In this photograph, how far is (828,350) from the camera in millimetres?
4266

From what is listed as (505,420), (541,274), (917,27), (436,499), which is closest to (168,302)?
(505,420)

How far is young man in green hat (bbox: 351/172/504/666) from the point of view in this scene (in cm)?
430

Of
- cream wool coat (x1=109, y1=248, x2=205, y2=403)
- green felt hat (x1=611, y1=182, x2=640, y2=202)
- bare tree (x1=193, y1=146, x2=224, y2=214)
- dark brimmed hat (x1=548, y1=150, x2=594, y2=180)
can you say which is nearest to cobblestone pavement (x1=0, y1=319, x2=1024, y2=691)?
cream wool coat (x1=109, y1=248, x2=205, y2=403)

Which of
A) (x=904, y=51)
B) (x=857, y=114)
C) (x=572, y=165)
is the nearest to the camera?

# # # # #

▶ What you need to do
Return each of the entries above word for word, leaving nothing out and changing nothing.

▶ Output of the task
In this photograph, how far is (828,350) from the camera in millimetres?
4266

From what is listed as (505,420), (541,274), (917,27), (436,499), which is closest to (168,302)?
(505,420)

How far is young man in green hat (bbox: 351/172/504/666) from the point of view in this scene (in cm)?
430

Of
- cream wool coat (x1=109, y1=248, x2=205, y2=403)
- green felt hat (x1=611, y1=182, x2=640, y2=202)
- bare tree (x1=193, y1=146, x2=224, y2=214)
- dark brimmed hat (x1=548, y1=150, x2=594, y2=180)
can you say which is nearest to cobblestone pavement (x1=0, y1=319, x2=1024, y2=691)?
cream wool coat (x1=109, y1=248, x2=205, y2=403)

Which of
A) (x=904, y=51)
B) (x=857, y=114)
C) (x=572, y=165)
is the nearest to the camera?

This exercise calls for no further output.